Mueller and Ayers Awarded MIT Sea Grant Funding to Develop Miniature Aquaculture Sensors
Jointly appointed Department of Civil and Environmental Engineering and Marine and Environmental Sciences Assistant Professor Amy Mueller and Marine and Environmental Sciences Professor Joseph Ayers were awarded a grant to develop miniature E-Jet printed multi-sensors for aquaculture water quality monitoring and management. The research is awarded through the MIT Sea Grant, a program funded by the National Oceanic and Atmospheric Administration. Sea Grants require that the research they fund solve regional challenges related to the oceans. Mueller and Ayers’ research is focused on aquaculture – specifically offshore closed-pen marine farming of fish, an important future facet of the New England economy’s food sector.
Closed-pen farms have many health benefits for farmed fish and the surrounding ecosystem, however because closed-pen farms do not benefit from natural flushing from the ocean, the pen water must be carefully monitored for chemical, nutrient, and other imbalances. “This is things like nitrate, oxygen, temperature, pH – the parameters we need to keep in constrained ranges to keep the fish healthy,” explained Mueller. Think of a closed-pen farm like a large version of an at-home fish tank. If you do not filter the water, it will become dirty, and the health of the fish will suffer. Current sensors are bulky and expensive, costing up to $10k each. Mueller’s team envisions an innovative miniature sensor platform, about 1 square centimeter, which could hold dozens of sensors. Such a sensor would be built using an electrohydrodynamic jet (E-Jet) printer and a variety of metallic and biologically based inks. “By using this highly miniaturized printing method we enable integrating lots of sensors in one place,” she said. Currently, there does not exist a reliable method for rapid online sensing of nitrate in saltwater, so the project will focus on developing one. These miniature sensor networks would provide a boon to farmers beyond the equipment cost-savings. They would enable online monitoring of water nutrients and automation of water quality management, critical as pens are located further offshore and human visits for monitoring become too costly to be practical.

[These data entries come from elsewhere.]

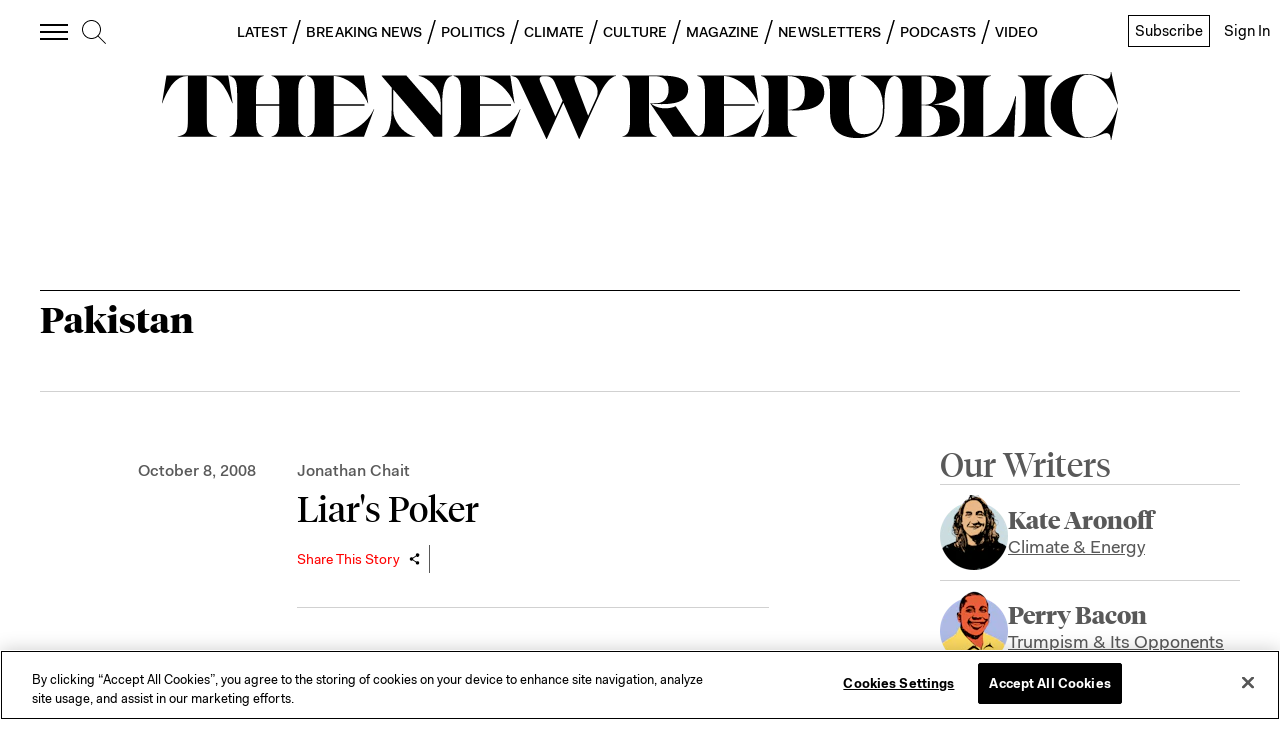

--- FILE ---
content_type: application/javascript
request_url: https://prism.app-us1.com/?a=612910576&u=https%3A%2F%2Fnewrepublic.com%2Ftags%2Fpakistan%3Fpage%3D13
body_size: 124
content:
window.visitorGlobalObject=window.visitorGlobalObject||window.prismGlobalObject;window.visitorGlobalObject.setVisitorId('b7a98c1a-f3ba-4ed7-8004-8c6dd7846b37', '612910576');window.visitorGlobalObject.setWhitelistedServices('tracking', '612910576');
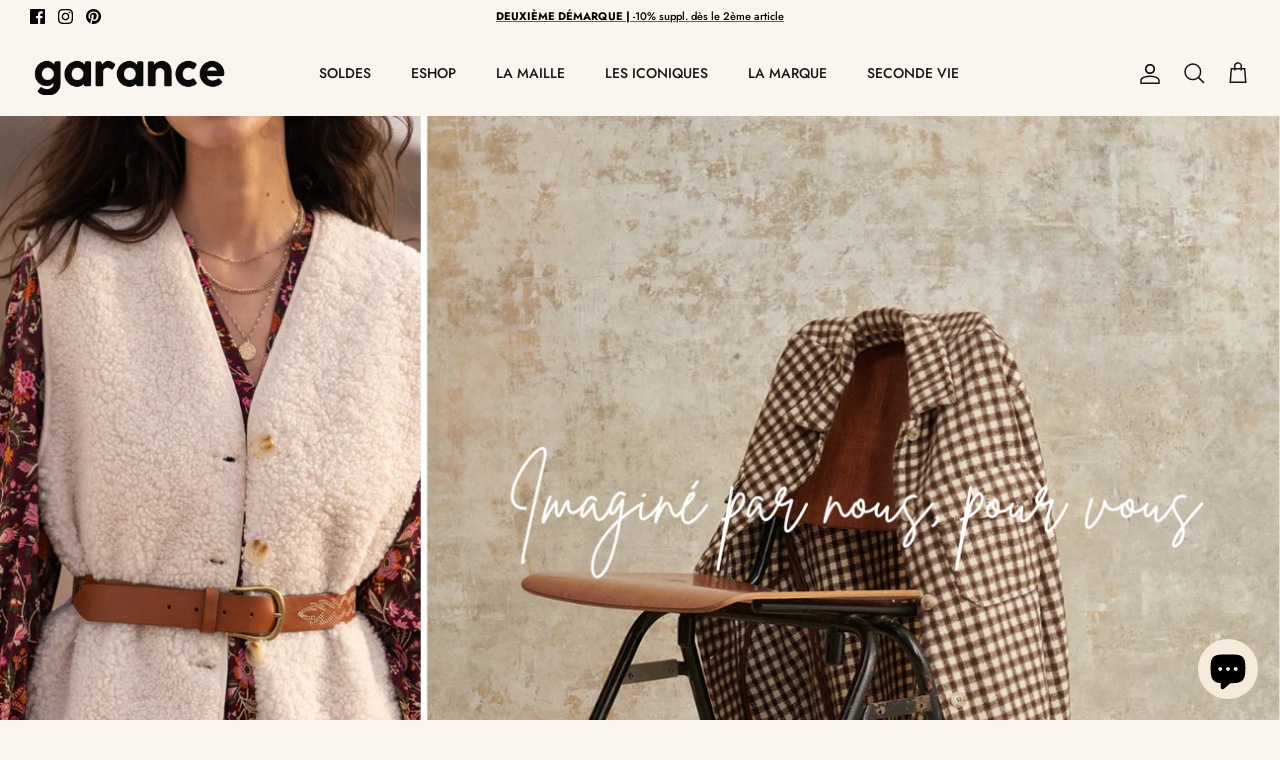

--- FILE ---
content_type: text/css
request_url: https://www.garanceparis.com/cdn/shop/t/9/assets/swatches.css?v=65979482071364344481762249449
body_size: 167
content:
[data-swatch=sangria]{--swatch-background-color:#BC1B4C}[data-swatch="tropical sangria"]{--swatch-background-image: url(//www.garanceparis.com/cdn/shop/files/rouge-sangria_128x128_crop_center.png?v=12296333350278812680) }[data-swatch=vert]{--swatch-background-color:#008000}[data-swatch="vert hawaii"]{--swatch-background-image: url(//www.garanceparis.com/cdn/shop/files/vert-hawaii_128x128_crop_center.png?v=2445465557270441897) }[data-swatch=fuchsia]{--swatch-background-color:#EF1D66}[data-swatch="fuchsia bali"]{--swatch-background-image: url(//www.garanceparis.com/cdn/shop/files/fuchsia-bali_128x128_crop_center.png?v=6553899683060407587) }[data-swatch="rayures \e9 cru"]{--swatch-background-image: url(//www.garanceparis.com/cdn/shop/files/rayure-ecru_128x128_crop_center.png?v=17158826421812757275) }[data-swatch="rayures rose"]{--swatch-background-image: url(//www.garanceparis.com/cdn/shop/files/rayures-rose_128x128_crop_center.png?v=12016553087977211941) }[data-swatch=bleu]{--swatch-background-color:#2986CC}[data-swatch=jaune]{--swatch-background-image: url(//www.garanceparis.com/cdn/shop/files/jaune_128x128_crop_center.png?v=3830692134699245441) }[data-swatch=orange]{--swatch-background-image: url(//www.garanceparis.com/cdn/shop/files/orange_128x128_crop_center.png?v=888690891468782818) }[data-swatch=beige]{--swatch-background-color:#FFF8E5}[data-swatch="bleu electrique"]{--swatch-background-color:#0B6DB7}[data-swatch="rayures lilas"]{--swatch-background-image: url(//www.garanceparis.com/cdn/shop/files/rayures-lilas_128x128_crop_center.png?v=12594131701984984315) }[data-swatch=marine]{--swatch-background-color:#02355C}[data-swatch="rose corail"]{--swatch-background-image: url(//www.garanceparis.com/cdn/shop/files/rose-corail_128x128_crop_center.png?v=14290673905852833403) }[data-swatch="rose cachemire"]{--swatch-background-image: url(//www.garanceparis.com/cdn/shop/files/rose-cachemire_128x128_crop_center.png?v=7775677856822644063) }[data-swatch="jaune orange"]{--swatch-background-image: url(//www.garanceparis.com/cdn/shop/files/jaune-orange_128x128_crop_center.png?v=3105066403488588990) }[data-swatch="bleu tencel"]{--swatch-background-color:#9dcefa}[data-swatch=kaki]{--swatch-background-color:#8A865D}[data-swatch="terre cuite"]{--swatch-background-color:#F26709}[data-swatch="orchid\e9 e lilas"]{--swatch-background-image: url(//www.garanceparis.com/cdn/shop/files/orchidee-lilas_128x128_crop_center.png?v=9375408611243621230) }[data-swatch="rayures fuchsia"]{--swatch-background-image: url(//www.garanceparis.com/cdn/shop/files/rayures-fuchsia_128x128_crop_center.png?v=13388877883262651101) }[data-swatch="bleu denim"]{--swatch-background-image: url(//www.garanceparis.com/cdn/shop/files/bleu-denim_128x128_crop_center.png?v=6150402692688817952) }[data-swatch=ecru]{--swatch-background-color:#FFFDF6}[data-swatch=turquoise]{--swatch-background-color:#1DB781}[data-swatch="marine turquoise"]{--swatch-background-image: url(//www.garanceparis.com/cdn/shop/files/marine-turquoise_128x128_crop_center.png?v=11836786683228161994) }[data-swatch=corail]{--swatch-background-color:#F75144}[data-swatch="bleu nelisse"]{--swatch-background-image: url(//www.garanceparis.com/cdn/shop/files/bleu-nelisse_128x128_crop_center.png?v=1386504397401051636) }[data-swatch="vert jacquard"]{--swatch-background-image: url(//www.garanceparis.com/cdn/shop/files/vert-jacquard_128x128_crop_center.png?v=8721878424335678805) }[data-swatch=noir]{--swatch-background-color:#000000}[data-swatch="vert kenya"]{--swatch-background-image: url(//www.garanceparis.com/cdn/shop/files/vert-kenya_128x128_crop_center.png?v=13592387803253199756) }[data-swatch=rose]{--swatch-background-color:#FFA3A3}[data-swatch=aubergine]{--swatch-background-color:#AE0F6D}[data-swatch="vert kira"]{--swatch-background-color:#408667}[data-swatch=dor\e9]{--swatch-background-image: url(//www.garanceparis.com/cdn/shop/files/gold_128x128_crop_center.png?v=9387300050748678624) }[data-swatch=rouge]{--swatch-background-color:#D70808}[data-swatch=biscuit]{--swatch-background-color:#AE3E00}[data-swatch=marron]{--swatch-background-color:#B96107}[data-swatch="orange tiles"]{--swatch-background-image: url(//www.garanceparis.com/cdn/shop/files/orange-tiles_128x128_crop_center.png?v=4517396750721393500) }[data-swatch=gris]{--swatch-background-color:#CCCCCC}[data-swatch=anthracite]{--swatch-background-color:#5B5B5B}[data-swatch=moutarde]{--swatch-background-color:#E4B72C}[data-swatch=bordeaux]{--swatch-background-color:#A72163}[data-swatch=camel]{--swatch-background-color:#CF6A00}[data-swatch="gris anthracite"]{--swatch-background-color:#5B5B5B}[data-swatch=ocre]{--swatch-background-image: url(//www.garanceparis.com/cdn/shop/files/Ocre_128x128_crop_center.png?v=12464176814682272150) }
/*# sourceMappingURL=/cdn/shop/t/9/assets/swatches.css.map?v=65979482071364344481762249449 */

Water quality is an important factor in deciding to consume farm-raised fish over wild caught. The quality of the water can affect the taste of the fish as well as both the health of the animal and the consumer. Thus, aquaculture with reliant nutrient management is crucial to developing sustainable seafood consumption practices. This research will create an innovative new sensor solution to marine aquaculture water quality monitoring.